Bob, a guy in my French class, asked me if I had ever read the book, Personality Types by Carl Jung. He had that book and a book called, Please Understand Me sitting on the corner of his desk. I had never heard of either and he said I could borrow them. I don’t even remember Bob’s last name but he let me borrow those two books and my life hasn’t been the same since. I not only finally understood why I thought the way I did, but I understood that I was fine just the way I was.
If I could go back in history and spend some time with someone, Joseph Campbell would be high on my list. I doubt any single individual has had a more profound impact on my understanding of the world, of the universe. Campbell continues to be my mentor and my teacher. Not just me, but many people’s lives have been better because he lived.
Sometimes “through better or worse” applies to friendship, too. It’s easy to remain friends through the “better” times. It’s only when things get “worse” do you find out who your real friends are. Just being around Chris is enough to lift anyone’s spirits.

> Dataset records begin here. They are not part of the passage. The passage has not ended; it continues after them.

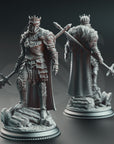 Orsinius the Faithless, Knight of Pride - 3d Printed Miniature Sculpted by DM Stash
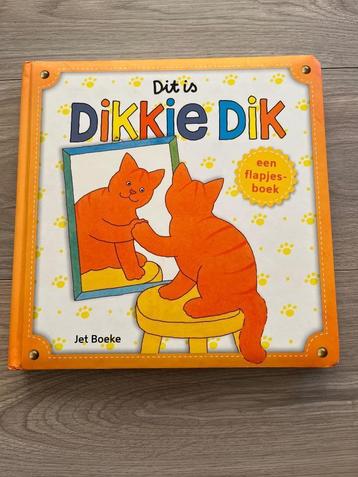 Dit is Dikkie Dik, een Flapjesboek beschikbaar voor biedingen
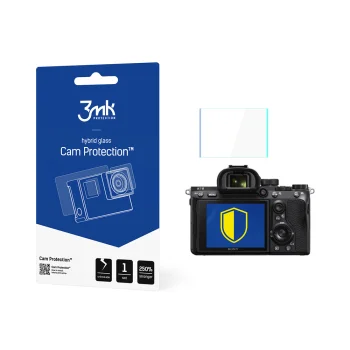 3mk Cam Protection hibridinis apsauginis stiklas Sony A7 III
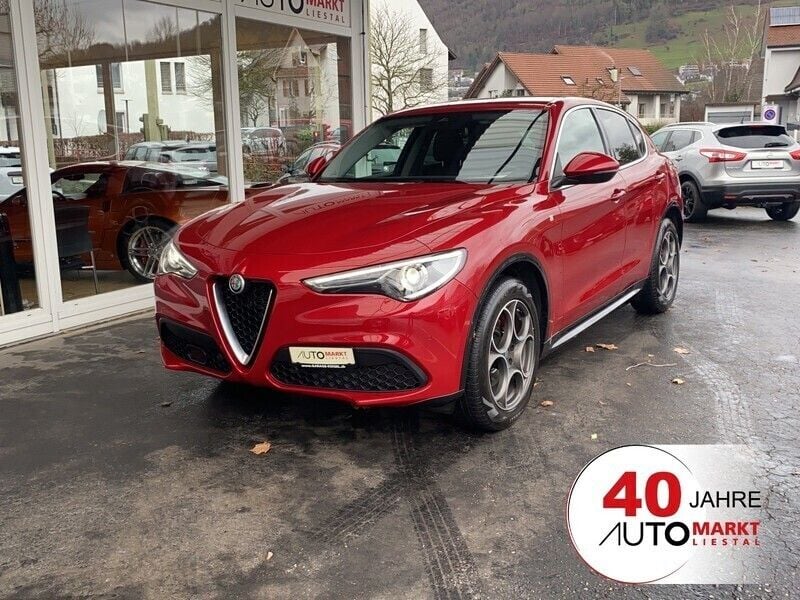 Gebraucht 2020 Alfa Romeo Stelvio Ti SUV | CHF 30’900 (Fairer Preis) - Bild 1/4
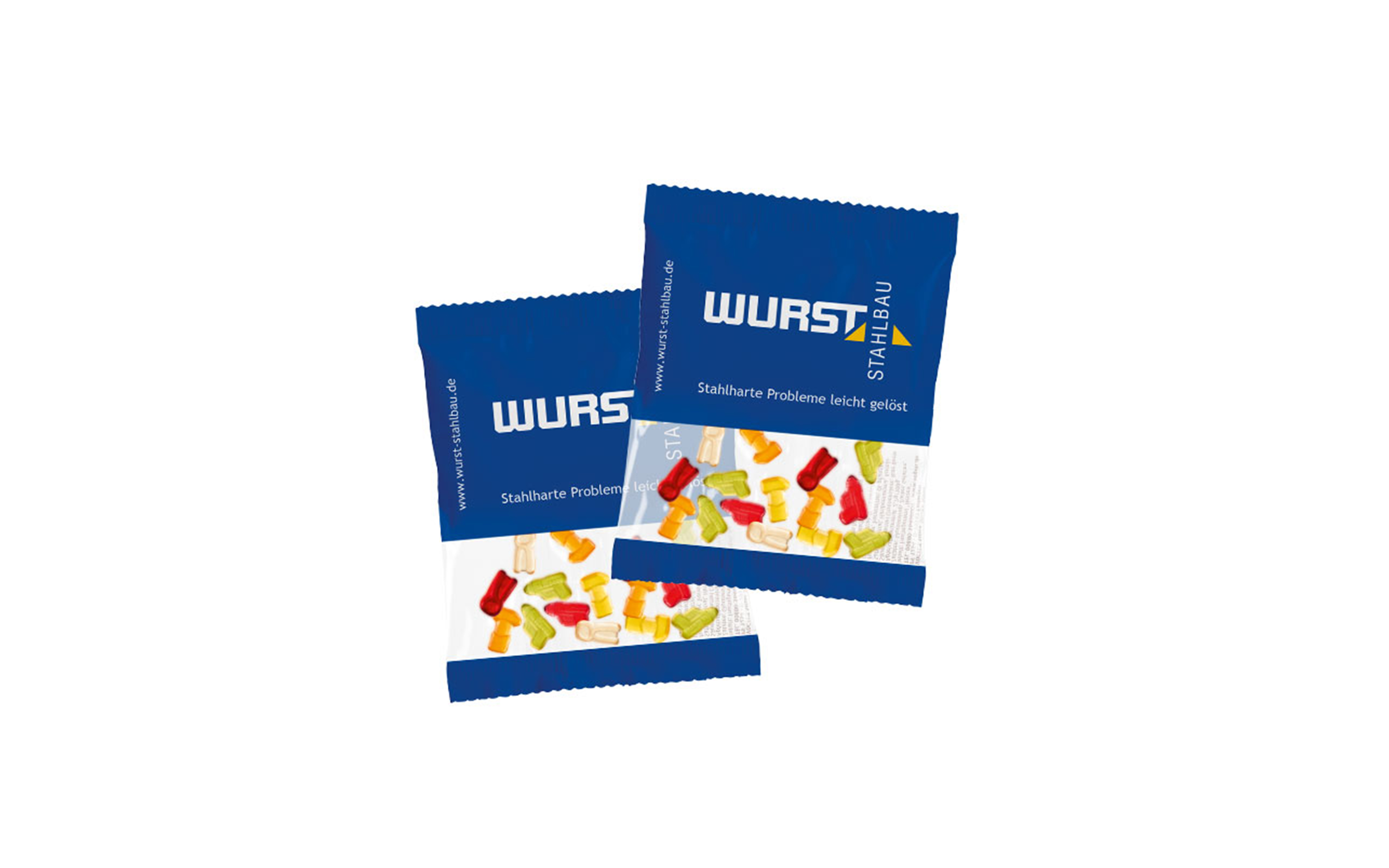 Fruchtgummi-Werbetüte 50g "Werkzeuge"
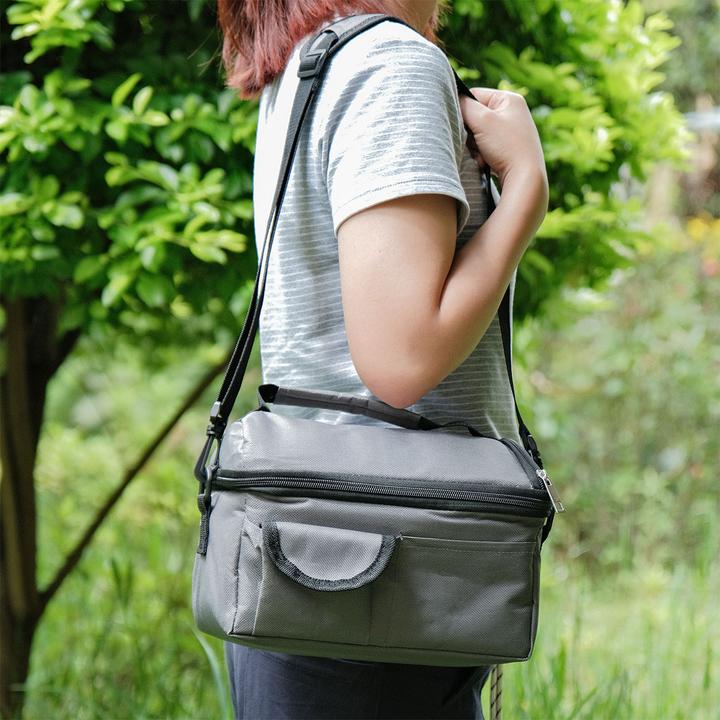 Produktbild Comfort Aid Faltbare Mini-Kühltasche, wasserdicht und auslaufsicher, 6 l (6 l)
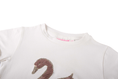 Bild in Galerie-Betrachter laden, Someone T-Shirt mit Applikation - Ecru
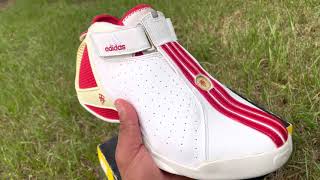 Adidas Tmac 4 “white/red”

My life is happier and my heart lighter because of him.
Some people are not blessed enough to have even one mother. I’m lucky enough to have two. Since the 8th grade Kathy has looked after me like one of her own. Her life is an inspiration when I need inspiration and her advise is always cherished when I need advice. I rarely deserve the love I have in my life and this is no exception.

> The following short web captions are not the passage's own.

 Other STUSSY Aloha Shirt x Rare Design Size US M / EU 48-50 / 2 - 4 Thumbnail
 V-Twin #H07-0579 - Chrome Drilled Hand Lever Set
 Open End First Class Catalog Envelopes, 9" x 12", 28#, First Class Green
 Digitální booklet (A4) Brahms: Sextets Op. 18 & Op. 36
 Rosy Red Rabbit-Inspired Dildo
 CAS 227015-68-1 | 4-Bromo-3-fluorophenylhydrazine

It’s not very often that you get to meet your heroes, much less befriend them. When I met Rupert in 1997 it was truly amazing. Every so often you know when you’re in the presence of genius. It’s inspirational and life changing to see someone so driven by the simple passion of what they believe. I cherish the honorable mentions in his books to no end. It’s amazing how powerful an idea can be.

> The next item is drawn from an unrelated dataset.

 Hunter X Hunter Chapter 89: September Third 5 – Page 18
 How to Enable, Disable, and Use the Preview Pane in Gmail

Have you ever met anyone that raises the bar so high that you can only marvel at the heights of their virtue and inner strength. Jennifer has endured more than any one person should be asked to. Like Job in the Old Testament, everything was taken away from her. Like Job in the Old Testament, her faith remained unshaken. Rather than anger, she’s full of love. Rather than bitterness, she’s full of forgiveness. The rest of us can only aspire to live such a life. My life is better because she is a part of it.
The wisdom of a child can be so sublime and profound that it’s hard to tell who is teaching who. After birthday parties, summer vacations, kindergarten graduations, trampoline jumping, and lots of bedtime stories, I’ve learned more from Mackenzi that I did in college. She is wise beyond her years and yet she loves me just the way I am.
Often those that influence our lives the most we never even have the chance to meet. I would probably not even be here today if it weren’t for my sister, Kimberly. She died only minutes after being born. We never had a chance to meet. When life seems overwhelming, I remember that she died so that I could live. Who am I not to live my life to the fullest in her honor?
It’s the people in our lives that make life worth living. Some people we know well enough to complete their sentences and some we’ve never even met. Yet they all act to help us and are ready to teach us and give us the encouragement we need to make it through life’s ups and downs.
There’s a wonderful paper by Schopenhauer, called An Apparent Intention of the Fate of the Individual, in which he points out that when you are at a certain age and look back over your life, it seems to be almost as orderly as a composed novel. And just as in Dickens’ novels, little accidental meetings and so forth turn out to be main features in the plot, so in your life. And what seem to have been mistakes at the time, turn out to be directive crises. And then Schopenhauer asks: “Who wrote this novel?”